WASHINGTON — Israeli Prime Minister Benjamin Netanyahu on Sunday equated his determined campaign to win the freedom of convicted spy Jonathan Jay Pollard with U.S. efforts to get back American soldiers missing in action.
In what amounted to a plea on Pollard's behalf to an American television audience, Netanyahu said on NBC-TV's "Meet the Press" that he hoped "the sense of mercy will prevail."
Pollard was a civilian intelligence analyst for the U.S. Navy when he was arrested 13 years ago and convicted of passing American intelligence secrets to Israel.
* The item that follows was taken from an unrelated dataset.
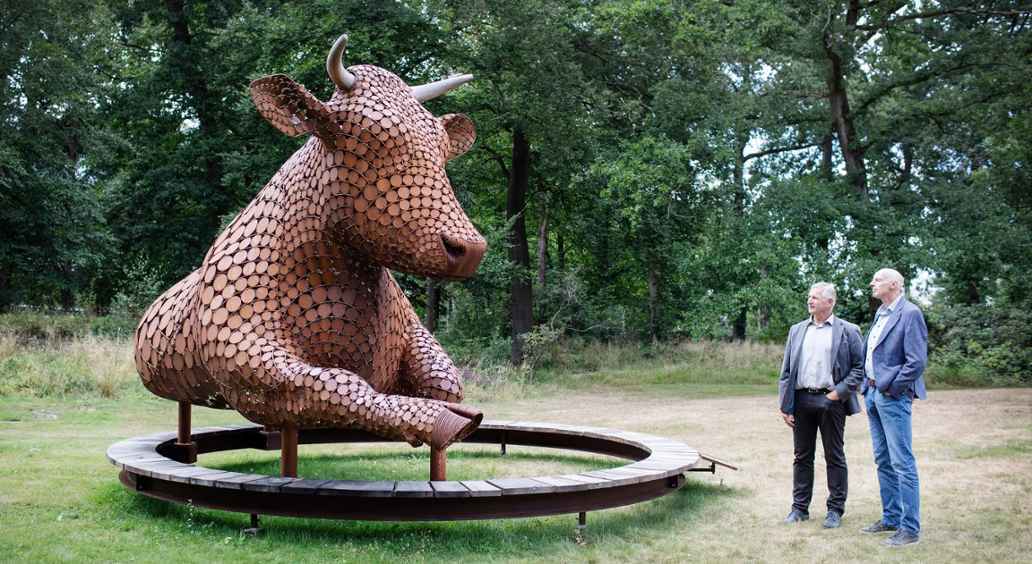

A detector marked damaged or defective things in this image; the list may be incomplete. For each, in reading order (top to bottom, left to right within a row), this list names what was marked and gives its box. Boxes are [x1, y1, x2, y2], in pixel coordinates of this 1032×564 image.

On Friday, Netanyahu held up his final approval of the deal reached with the Palestinians at the Wye Plantation summit while he tried unsuccessfully to persuade President Clinton to agree to Pollard's release.
"I saw with admiration the way you [Americans] strove over many years to find every MIA, to get the people who served or worked on behalf of or fought on behalf of the United States or even spied on behalf of the United States, to get them home," the Israeli prime minister explained.
When Pollard was arrested, by contrast, Israeli officials portrayed him as a rogue agent operating outside official channels.
Netanyahu finally agreed to sign last week's interim peace agreement after Clinton said he would review the Pollard case. The Israeli prime minister said in the NBC interview that he did not raise the case at the last moment but had brought it up "some time ago."
Top Clinton advisors emphasized Sunday that the president had made no promises to the Israelis about Pollard's release.